Scene-based spatial questions
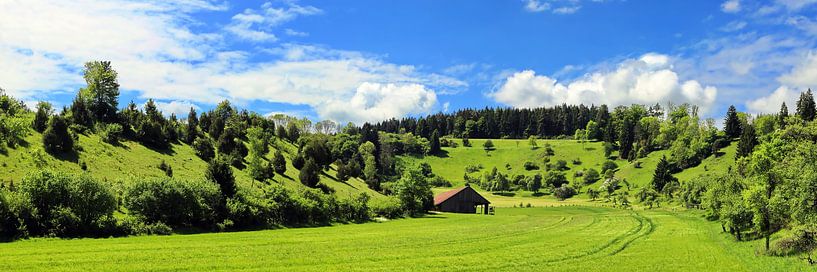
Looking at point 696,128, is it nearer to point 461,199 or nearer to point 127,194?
point 461,199

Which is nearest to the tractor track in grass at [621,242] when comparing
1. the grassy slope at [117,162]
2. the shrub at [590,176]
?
the grassy slope at [117,162]

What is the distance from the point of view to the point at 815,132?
35312 mm

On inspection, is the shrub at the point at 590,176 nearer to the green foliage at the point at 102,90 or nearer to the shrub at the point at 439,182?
the shrub at the point at 439,182

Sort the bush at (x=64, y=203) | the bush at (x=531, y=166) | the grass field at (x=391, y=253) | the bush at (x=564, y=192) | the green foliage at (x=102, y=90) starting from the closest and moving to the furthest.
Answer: the grass field at (x=391, y=253) < the bush at (x=64, y=203) < the green foliage at (x=102, y=90) < the bush at (x=564, y=192) < the bush at (x=531, y=166)

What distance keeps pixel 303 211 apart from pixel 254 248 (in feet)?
79.9

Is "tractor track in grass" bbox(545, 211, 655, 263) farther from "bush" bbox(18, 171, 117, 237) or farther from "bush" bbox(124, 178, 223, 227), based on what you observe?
"bush" bbox(18, 171, 117, 237)

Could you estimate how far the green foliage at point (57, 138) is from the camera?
5938 centimetres

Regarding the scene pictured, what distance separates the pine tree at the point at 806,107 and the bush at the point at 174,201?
470 ft

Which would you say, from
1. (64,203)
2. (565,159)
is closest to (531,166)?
(565,159)

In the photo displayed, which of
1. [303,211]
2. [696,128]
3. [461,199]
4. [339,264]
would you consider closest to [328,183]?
[461,199]

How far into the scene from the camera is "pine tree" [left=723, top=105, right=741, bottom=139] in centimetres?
14662

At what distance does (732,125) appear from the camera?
147750 millimetres

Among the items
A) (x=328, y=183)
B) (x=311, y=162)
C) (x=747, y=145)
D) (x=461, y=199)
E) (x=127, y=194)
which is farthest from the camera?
(x=747, y=145)

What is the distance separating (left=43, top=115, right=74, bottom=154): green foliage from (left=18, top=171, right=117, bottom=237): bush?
25.1m
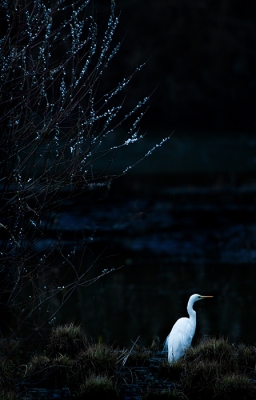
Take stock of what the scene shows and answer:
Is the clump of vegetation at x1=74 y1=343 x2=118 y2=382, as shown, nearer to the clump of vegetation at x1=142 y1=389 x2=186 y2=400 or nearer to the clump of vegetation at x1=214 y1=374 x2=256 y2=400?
the clump of vegetation at x1=142 y1=389 x2=186 y2=400

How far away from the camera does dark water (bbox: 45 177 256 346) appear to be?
6918mm

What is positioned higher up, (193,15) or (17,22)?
(193,15)

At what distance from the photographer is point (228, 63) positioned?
2577cm

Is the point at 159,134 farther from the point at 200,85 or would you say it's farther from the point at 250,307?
the point at 250,307

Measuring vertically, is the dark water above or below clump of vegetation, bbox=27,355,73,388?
above

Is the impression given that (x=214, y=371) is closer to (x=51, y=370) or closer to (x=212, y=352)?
(x=212, y=352)

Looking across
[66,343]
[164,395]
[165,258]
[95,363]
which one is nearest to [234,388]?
[164,395]

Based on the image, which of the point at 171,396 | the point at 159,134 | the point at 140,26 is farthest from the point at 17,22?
the point at 140,26

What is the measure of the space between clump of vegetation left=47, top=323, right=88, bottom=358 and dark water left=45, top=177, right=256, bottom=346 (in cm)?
74

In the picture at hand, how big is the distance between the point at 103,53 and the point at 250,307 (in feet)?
14.0

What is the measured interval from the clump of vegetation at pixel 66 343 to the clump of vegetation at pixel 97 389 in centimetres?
67

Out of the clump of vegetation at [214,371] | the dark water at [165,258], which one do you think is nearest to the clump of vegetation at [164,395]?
the clump of vegetation at [214,371]

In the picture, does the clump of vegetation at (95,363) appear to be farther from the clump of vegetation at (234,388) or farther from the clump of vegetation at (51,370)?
the clump of vegetation at (234,388)

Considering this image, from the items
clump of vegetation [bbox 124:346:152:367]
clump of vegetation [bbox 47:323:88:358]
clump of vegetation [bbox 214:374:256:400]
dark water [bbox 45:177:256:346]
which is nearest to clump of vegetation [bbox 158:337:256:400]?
clump of vegetation [bbox 214:374:256:400]
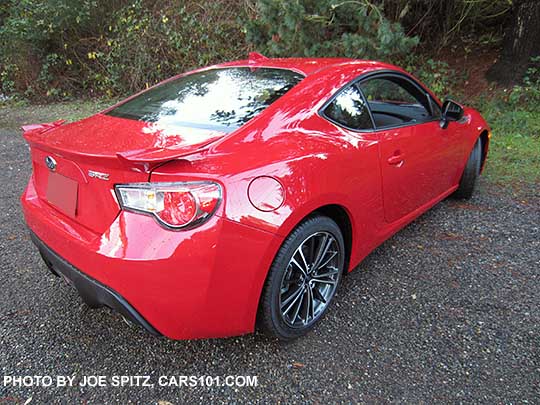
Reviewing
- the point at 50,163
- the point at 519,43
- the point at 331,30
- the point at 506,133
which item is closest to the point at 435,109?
the point at 50,163

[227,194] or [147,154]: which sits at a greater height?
[147,154]

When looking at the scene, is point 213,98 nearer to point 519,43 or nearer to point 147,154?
point 147,154

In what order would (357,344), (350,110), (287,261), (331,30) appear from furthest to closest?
(331,30)
(350,110)
(357,344)
(287,261)

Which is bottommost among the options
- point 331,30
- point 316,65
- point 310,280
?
point 310,280

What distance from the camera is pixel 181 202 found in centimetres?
155

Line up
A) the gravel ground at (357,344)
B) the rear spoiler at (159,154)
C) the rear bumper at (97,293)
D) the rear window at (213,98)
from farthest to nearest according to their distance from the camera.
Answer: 1. the rear window at (213,98)
2. the gravel ground at (357,344)
3. the rear bumper at (97,293)
4. the rear spoiler at (159,154)

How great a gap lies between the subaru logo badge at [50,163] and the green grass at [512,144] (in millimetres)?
4249

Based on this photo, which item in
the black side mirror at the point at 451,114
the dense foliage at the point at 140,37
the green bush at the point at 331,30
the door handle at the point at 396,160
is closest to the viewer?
the door handle at the point at 396,160

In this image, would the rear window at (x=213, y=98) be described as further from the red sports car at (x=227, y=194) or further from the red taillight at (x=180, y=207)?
the red taillight at (x=180, y=207)

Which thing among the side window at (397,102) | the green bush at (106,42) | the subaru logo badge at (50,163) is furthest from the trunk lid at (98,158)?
the green bush at (106,42)

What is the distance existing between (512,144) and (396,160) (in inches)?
150

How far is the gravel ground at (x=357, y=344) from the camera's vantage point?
1794 mm

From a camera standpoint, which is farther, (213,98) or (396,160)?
(396,160)

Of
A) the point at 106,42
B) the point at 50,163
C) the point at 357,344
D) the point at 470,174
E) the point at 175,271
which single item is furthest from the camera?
the point at 106,42
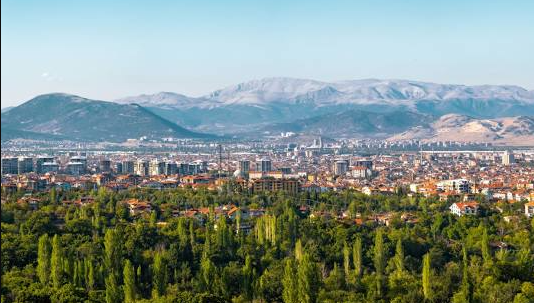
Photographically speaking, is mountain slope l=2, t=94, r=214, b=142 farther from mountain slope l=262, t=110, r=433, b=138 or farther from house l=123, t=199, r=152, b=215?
house l=123, t=199, r=152, b=215

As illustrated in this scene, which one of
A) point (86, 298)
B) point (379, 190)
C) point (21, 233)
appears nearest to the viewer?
point (86, 298)

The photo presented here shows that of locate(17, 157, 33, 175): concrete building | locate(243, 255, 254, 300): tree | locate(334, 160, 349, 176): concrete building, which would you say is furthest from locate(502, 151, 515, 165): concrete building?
locate(243, 255, 254, 300): tree

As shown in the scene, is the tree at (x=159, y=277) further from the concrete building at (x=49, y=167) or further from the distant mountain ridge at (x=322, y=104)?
the distant mountain ridge at (x=322, y=104)

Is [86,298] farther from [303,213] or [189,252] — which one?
[303,213]

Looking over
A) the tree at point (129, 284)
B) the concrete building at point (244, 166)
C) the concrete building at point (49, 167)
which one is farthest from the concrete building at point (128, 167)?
the tree at point (129, 284)

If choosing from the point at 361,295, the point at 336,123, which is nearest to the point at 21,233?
the point at 361,295
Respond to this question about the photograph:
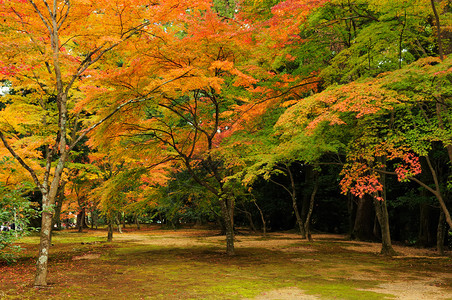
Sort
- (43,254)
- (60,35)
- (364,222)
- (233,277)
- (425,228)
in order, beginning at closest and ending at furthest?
(43,254) < (233,277) < (60,35) < (425,228) < (364,222)

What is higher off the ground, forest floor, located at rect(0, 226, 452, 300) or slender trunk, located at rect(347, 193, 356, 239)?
slender trunk, located at rect(347, 193, 356, 239)

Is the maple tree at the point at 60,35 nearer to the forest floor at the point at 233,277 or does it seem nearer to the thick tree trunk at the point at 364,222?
the forest floor at the point at 233,277

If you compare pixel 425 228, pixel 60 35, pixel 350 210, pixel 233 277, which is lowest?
pixel 233 277

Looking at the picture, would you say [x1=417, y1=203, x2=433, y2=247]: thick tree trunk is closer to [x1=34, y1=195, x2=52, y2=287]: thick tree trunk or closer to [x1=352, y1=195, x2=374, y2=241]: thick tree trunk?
[x1=352, y1=195, x2=374, y2=241]: thick tree trunk

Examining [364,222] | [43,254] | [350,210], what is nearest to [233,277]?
[43,254]

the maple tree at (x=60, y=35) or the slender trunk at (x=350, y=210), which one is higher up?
the maple tree at (x=60, y=35)

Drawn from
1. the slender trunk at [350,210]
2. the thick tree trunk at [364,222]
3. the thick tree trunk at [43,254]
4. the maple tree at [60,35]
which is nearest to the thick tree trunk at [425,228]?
the thick tree trunk at [364,222]

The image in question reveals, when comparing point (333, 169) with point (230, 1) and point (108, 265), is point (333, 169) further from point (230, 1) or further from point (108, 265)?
point (108, 265)

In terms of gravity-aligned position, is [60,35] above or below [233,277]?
above

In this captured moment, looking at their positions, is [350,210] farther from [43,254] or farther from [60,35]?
[60,35]

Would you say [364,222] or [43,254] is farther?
[364,222]

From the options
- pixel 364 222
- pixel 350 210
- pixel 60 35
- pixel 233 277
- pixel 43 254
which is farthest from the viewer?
pixel 350 210

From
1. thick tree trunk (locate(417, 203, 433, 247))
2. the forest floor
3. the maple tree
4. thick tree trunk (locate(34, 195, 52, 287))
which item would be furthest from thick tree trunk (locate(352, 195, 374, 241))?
thick tree trunk (locate(34, 195, 52, 287))

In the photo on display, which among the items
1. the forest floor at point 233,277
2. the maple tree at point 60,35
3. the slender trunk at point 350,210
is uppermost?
the maple tree at point 60,35
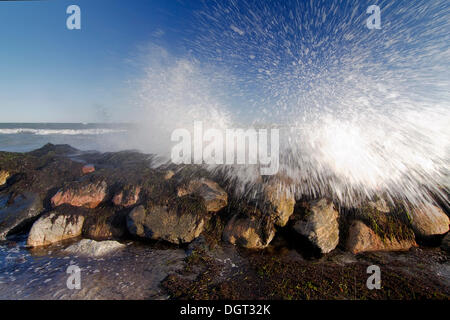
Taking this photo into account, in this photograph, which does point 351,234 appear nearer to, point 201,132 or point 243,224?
point 243,224

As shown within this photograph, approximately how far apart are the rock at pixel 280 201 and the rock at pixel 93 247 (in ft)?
13.4

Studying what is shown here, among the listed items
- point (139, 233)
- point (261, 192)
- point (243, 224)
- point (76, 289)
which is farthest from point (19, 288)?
point (261, 192)

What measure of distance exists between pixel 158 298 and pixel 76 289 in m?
1.56

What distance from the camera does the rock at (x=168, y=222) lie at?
493 centimetres

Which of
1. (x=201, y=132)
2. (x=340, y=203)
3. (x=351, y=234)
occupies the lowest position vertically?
(x=351, y=234)

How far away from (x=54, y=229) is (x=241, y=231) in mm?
4960

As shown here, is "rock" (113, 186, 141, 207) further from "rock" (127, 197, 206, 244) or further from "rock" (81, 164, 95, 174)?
"rock" (81, 164, 95, 174)

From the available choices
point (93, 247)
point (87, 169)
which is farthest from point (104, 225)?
point (87, 169)

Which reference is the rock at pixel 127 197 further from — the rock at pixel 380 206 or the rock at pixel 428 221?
the rock at pixel 428 221

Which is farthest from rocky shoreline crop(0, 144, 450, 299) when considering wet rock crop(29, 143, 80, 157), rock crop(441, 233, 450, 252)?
wet rock crop(29, 143, 80, 157)

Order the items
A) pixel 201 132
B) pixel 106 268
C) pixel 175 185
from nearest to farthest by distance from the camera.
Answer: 1. pixel 106 268
2. pixel 175 185
3. pixel 201 132

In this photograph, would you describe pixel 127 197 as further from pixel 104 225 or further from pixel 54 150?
pixel 54 150

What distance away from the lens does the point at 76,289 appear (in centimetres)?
337

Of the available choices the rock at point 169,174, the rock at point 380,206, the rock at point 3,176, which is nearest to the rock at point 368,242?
the rock at point 380,206
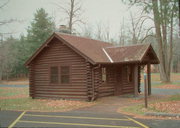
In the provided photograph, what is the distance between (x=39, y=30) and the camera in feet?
161

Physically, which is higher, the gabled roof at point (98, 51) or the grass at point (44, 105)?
the gabled roof at point (98, 51)

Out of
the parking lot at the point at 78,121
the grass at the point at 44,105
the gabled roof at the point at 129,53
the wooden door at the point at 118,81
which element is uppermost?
the gabled roof at the point at 129,53

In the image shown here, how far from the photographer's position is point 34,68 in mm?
19641

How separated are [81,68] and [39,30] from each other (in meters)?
34.4

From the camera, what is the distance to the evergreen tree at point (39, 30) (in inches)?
1943

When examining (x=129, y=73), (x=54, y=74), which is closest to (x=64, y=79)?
→ (x=54, y=74)

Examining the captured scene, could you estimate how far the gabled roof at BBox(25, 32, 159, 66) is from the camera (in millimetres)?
16812

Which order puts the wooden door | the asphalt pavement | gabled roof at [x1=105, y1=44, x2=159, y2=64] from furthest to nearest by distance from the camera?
the wooden door → gabled roof at [x1=105, y1=44, x2=159, y2=64] → the asphalt pavement

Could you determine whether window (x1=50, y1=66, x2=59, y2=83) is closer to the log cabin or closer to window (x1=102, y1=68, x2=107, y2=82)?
the log cabin

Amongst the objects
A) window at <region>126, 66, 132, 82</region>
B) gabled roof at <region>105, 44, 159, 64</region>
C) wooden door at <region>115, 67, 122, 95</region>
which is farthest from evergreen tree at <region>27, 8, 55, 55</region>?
wooden door at <region>115, 67, 122, 95</region>

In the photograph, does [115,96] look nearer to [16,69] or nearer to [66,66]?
[66,66]

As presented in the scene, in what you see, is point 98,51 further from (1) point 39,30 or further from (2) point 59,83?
(1) point 39,30

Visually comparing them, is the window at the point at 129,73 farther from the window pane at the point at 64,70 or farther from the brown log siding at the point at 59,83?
the window pane at the point at 64,70

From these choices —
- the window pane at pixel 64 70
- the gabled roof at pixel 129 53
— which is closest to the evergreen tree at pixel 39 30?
the gabled roof at pixel 129 53
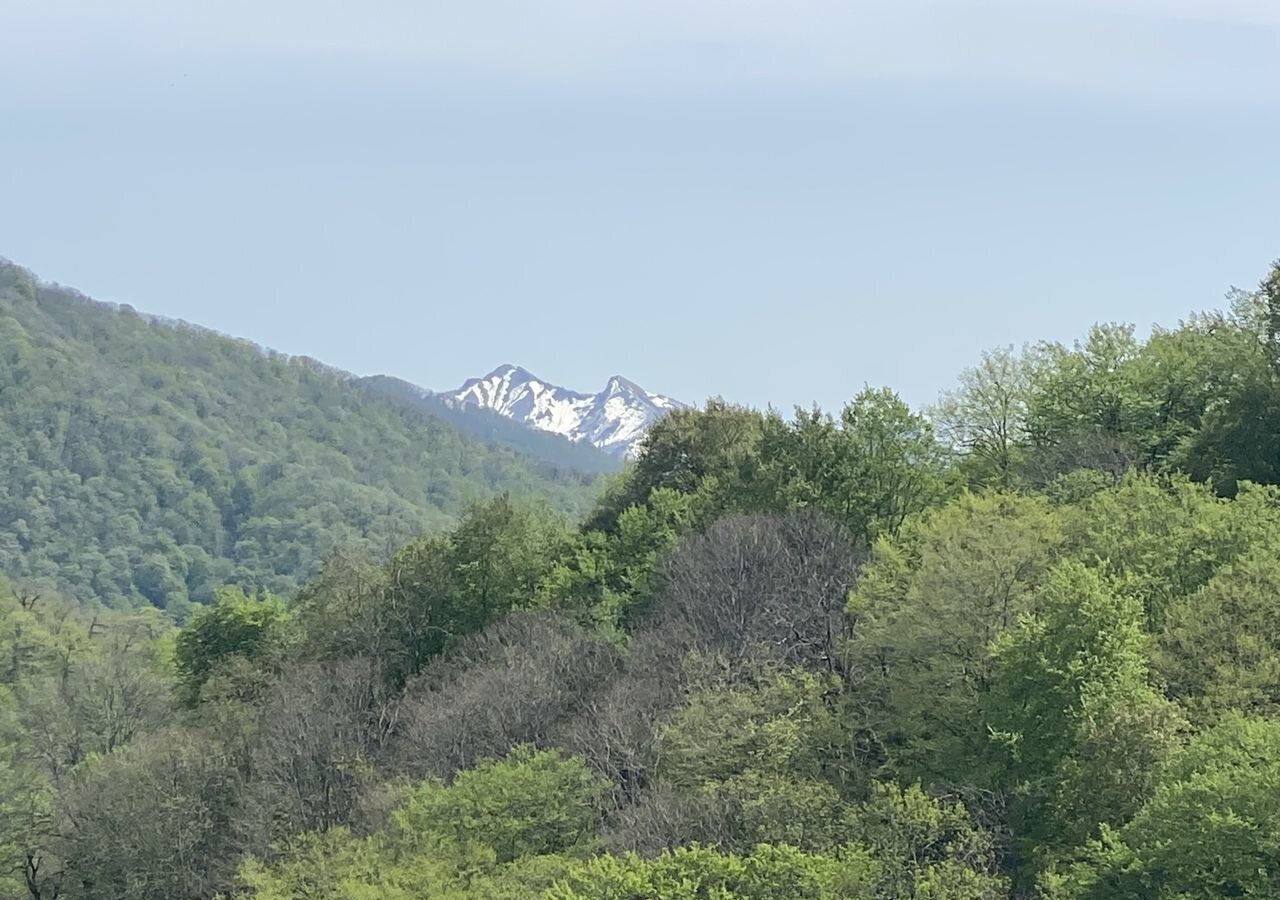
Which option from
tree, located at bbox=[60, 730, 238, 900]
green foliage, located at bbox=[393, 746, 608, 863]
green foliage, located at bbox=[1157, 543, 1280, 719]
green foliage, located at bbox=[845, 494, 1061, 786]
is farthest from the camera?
tree, located at bbox=[60, 730, 238, 900]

* **Problem**
Drop the pictures, then reproduce exactly the lines from the one with "Which order puts" through the final line of the listing.

* **Solution for this exercise**
Which order puts the wooden door | the asphalt pavement | gabled roof at [x1=105, y1=44, x2=159, y2=64] from furthest to nearest by distance from the camera?
the wooden door → gabled roof at [x1=105, y1=44, x2=159, y2=64] → the asphalt pavement

Could you determine whether window (x1=50, y1=66, x2=59, y2=83) is closer to the log cabin or closer to window (x1=102, y1=68, x2=107, y2=82)?
the log cabin

Amongst the objects
A) window at <region>126, 66, 132, 82</region>
B) gabled roof at <region>105, 44, 159, 64</region>
C) wooden door at <region>115, 67, 122, 95</region>
which is farthest from evergreen tree at <region>27, 8, 55, 55</region>?
wooden door at <region>115, 67, 122, 95</region>

In the photograph, does [115,96] look nearer to [16,69] or nearer to [66,66]?
[66,66]

As presented in the scene, in what you see, is point 98,51 further from (1) point 39,30 or further from (2) point 59,83?
(1) point 39,30

Visually comparing them, is the window at the point at 129,73 farther from the window pane at the point at 64,70 or farther from the brown log siding at the point at 59,83?
the window pane at the point at 64,70

From these choices —
- the window pane at pixel 64 70
- the gabled roof at pixel 129 53
— which is closest to the evergreen tree at pixel 39 30?
the gabled roof at pixel 129 53
Which option from
tree, located at bbox=[60, 730, 238, 900]
green foliage, located at bbox=[393, 746, 608, 863]
green foliage, located at bbox=[1157, 543, 1280, 719]
green foliage, located at bbox=[845, 494, 1061, 786]
is farthest from the camera?
tree, located at bbox=[60, 730, 238, 900]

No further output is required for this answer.